My most powerful machine tends to be the home server, and some of my laptops are terrible.
XorNot
I run a selection of things like this on my home network for my wife to use. It's handy to have their just be tools living on the network to use, particularly if you're setting up a new machine or using a work laptop off the guest network or the like.
barbs
The conversion for this one happens all client-side - no streaming data to a server required.
If you're happy using your existing apps, you probably wouldn't see much use in this. But I can definitely see how the UI/UX would appeal to a lot of people.
imoreno
Probably harder to monetize traffic and upsell subscription extras. I agree, if it's all done on the client anyway, it should just be a local app.
dr_kiszonka
It is wonderful and useful and all that BUT the auto opt-in analytics information should be on the main page.
I appreciate you are using Plausible (good) and it is perfectly understandable and justifiable that you want to know how vert is used, but why hide it at the bottom of the settings screen? It just makes me trust you less. Yes, I could audit the source code for other surprises. That is not the point.
Please treat my comment as a suggestion / feedback. Otherwise, congratulations on an enormously useful and easy to use project!
AnyTimeTraveler
My common sense tells me: "If you aren't paying for the product, you are the product." Am I the only one who finds it a bit weird, that they are hosting a the video conversion part of server with graphics cards etc. for free? I see no way to support that long term, unless they are doing something more than the data gathering with Plausible that they have on their page.
Anything I missed, that explains this?
null
handwarmers
It's a great UI to ffmpeg - I wish they gave it some credit on their landing page.
franciscop
At least they do in the Settings:
"The vertd project is a server wrapper for FFmpeg [...]"
mubou
I wish it were more common for open source licenses to have an attribution clause, like Apache does with its (optional) NOTICE files. When you put years of effort into a work, you deserve credit for it.
Edit: Actually, using a library via a package manager would likely be considered "linking" and not a Derivative Work, so I don't think even Apache's clause would apply in many cases.
xnx
Is Vert like a simplified version of https://ffmpeg-web.netlify.app/ ?
xiaoyu2006
I think yes.
maxloh
Nope. They process videos in a server instead.

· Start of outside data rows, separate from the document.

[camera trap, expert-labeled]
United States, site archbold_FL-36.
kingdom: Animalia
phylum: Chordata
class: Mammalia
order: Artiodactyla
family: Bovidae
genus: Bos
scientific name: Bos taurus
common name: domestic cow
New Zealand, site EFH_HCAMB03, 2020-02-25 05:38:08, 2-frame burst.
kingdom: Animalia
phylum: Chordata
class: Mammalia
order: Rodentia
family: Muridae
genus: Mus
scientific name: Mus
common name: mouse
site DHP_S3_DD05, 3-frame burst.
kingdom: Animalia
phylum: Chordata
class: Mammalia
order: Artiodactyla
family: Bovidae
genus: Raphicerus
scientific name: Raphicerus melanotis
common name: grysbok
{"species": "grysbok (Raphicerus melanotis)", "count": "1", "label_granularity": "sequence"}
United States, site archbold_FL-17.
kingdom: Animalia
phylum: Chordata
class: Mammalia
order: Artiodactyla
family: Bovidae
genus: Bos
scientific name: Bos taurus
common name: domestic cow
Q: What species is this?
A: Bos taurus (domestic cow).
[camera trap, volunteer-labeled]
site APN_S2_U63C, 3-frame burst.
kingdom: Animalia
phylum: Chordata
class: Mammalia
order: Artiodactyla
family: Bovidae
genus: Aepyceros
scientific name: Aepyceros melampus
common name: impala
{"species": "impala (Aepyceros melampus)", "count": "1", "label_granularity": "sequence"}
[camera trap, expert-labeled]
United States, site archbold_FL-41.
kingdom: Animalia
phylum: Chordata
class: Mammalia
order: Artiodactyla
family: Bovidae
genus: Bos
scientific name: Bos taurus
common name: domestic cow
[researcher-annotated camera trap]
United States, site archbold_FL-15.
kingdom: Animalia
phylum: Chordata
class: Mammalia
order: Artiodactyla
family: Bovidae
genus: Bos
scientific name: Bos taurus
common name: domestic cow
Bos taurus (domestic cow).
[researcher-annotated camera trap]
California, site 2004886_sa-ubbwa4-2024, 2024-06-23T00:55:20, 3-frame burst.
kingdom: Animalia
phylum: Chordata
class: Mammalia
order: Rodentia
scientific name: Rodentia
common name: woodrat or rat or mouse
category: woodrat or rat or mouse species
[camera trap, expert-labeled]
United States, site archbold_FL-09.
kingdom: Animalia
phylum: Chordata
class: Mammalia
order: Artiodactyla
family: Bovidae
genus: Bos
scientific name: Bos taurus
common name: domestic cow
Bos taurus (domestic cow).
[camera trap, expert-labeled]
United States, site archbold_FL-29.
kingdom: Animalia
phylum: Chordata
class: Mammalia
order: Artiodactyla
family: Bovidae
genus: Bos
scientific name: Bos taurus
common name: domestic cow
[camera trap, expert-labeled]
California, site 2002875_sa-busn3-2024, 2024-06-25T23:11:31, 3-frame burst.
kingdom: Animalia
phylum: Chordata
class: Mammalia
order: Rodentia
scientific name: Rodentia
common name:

> Video uploads to a server for processing by default, learn how to set it up locally here.
The server is open source too: https://github.com/VERT-sh/vertd
null
cbondurant
This is definitely going in my bookmarks.
Though I think as long as video conversion requires uploading to a jobserver, you're probably better off just invoking ffmpeg directly. Would suffer a lot from upload and download times on files that large. Though I wouldn't be surprised if problems like that become minimal if/when the video conversions can also run pure out of WASM as well.
bhaney
As far as I can tell, this uses:
- libvips (wasm): for image conversion
- ffmpeg (wasm): for audio conversion
- ffmpeg (remote, via vertd): for video conversion, with an option for the hoster to use wasm ffmpeg instead with some limitations (performance, maximum file size, etc)
And from browsing the github, missing formats are usually caused by difficulties linking the libraries that handle those formats into the wasm libvps/ffmpeg
pruneau
Another one : ConvertX https://github.com/C4illin/ConvertX
Images, videos, documents, etc.
remram
Tried a video, got "invalid digit found in string". I will stick with ffmpeg on termux I guess.
It's ffmpeg all the way down. I can't imagine what the internet would be if there weren't such a marvelous piece of software.